Nous voulons respecter une authenticité musicale. Simon y travaille beaucoup. Le générique existe déjà, il faut donc créer de nouvelles chansons qui ne soient pas en totale antinomie avec l’ambiance des années 1980 ; outre l’utilisation des sonorités au synthétiseur, il y aura des notes andines et espagnoles pour respecter la couleur musicale de l’œuvre. Le tout devant donner le sentiment d’une bande son d’un film d’aventure.
Le livret risque donc de nous surprendre, d’autant plus qu’il sera interprété en partie par des enfants?
En effet, une partie de la troupe se compose d’enfants de 10 à 13 ans. Nous en avons auditionné un bon nombre (presque une centaine), pour en retenir six. Certains ont déjà eu des expériences professionnelles sur scène, pour les autres ce sera une première.
Est-ce une difficulté supplémentaire de faire jouer des adultes et des enfants ensemble? Comment s’organisent les répétitions?
Il faut créer une relation de confiance entre tous les artistes, mais il faut aussi garder l’innocence et la spontanéité des enfants. Etant encore à l’école, ils sont bien plus habitués que les adultes à apprendre un texte et à le restituer. Nous gardons aussi en tête qu’il faut sans cesse être dans un équilibre entre le travail et le jeu pour que l’enfant s’épanouisse pleinement sur scène. C’est le rôle des artistes plus aguerris de les accompagner.
Pour terminer, avez-vous une petite exclusivité à nous annoncer ou un élément que vous souhaitez partager?

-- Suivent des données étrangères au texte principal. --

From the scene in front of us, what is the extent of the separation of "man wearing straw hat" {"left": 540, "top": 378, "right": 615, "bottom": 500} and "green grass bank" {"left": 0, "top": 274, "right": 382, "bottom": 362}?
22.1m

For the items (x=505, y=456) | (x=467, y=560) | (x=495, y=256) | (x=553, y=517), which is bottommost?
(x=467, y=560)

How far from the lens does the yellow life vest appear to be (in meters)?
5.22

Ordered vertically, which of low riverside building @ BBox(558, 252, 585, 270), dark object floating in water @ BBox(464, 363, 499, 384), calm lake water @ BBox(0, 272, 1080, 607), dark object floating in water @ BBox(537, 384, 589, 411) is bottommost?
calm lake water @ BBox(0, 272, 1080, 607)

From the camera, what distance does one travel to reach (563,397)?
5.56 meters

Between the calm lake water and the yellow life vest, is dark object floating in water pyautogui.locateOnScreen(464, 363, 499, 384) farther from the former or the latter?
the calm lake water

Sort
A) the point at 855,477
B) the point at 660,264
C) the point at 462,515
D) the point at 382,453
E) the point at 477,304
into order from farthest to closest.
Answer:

Il y a un an et demi, nous ne pensions pas pouvoir intégrer le personnage de Pichu sur scène, tout au plus l’évoquer. Il était bien sûr exclu d’avoir recours à un vrai perroquet lors des représentations (rires). A force de réflexion et de rencontre avec Mehdi Garrigues, nous avons inclus la marionnette de ce personnage, qui sera manipulée en direct sur scène (sauf autre surprise à venir…). Cela va apporter un vrai dynamisme entre les héros, mais représente aussi un challenge pour apprivoiser la marionnette et lui donner vie, qu’elle puisse véritablement interagir avec les enfants. Si le pari est réussi – et il le sera – le spectacle sera assez différent de ce que nous avons présenté jusqu’à présent.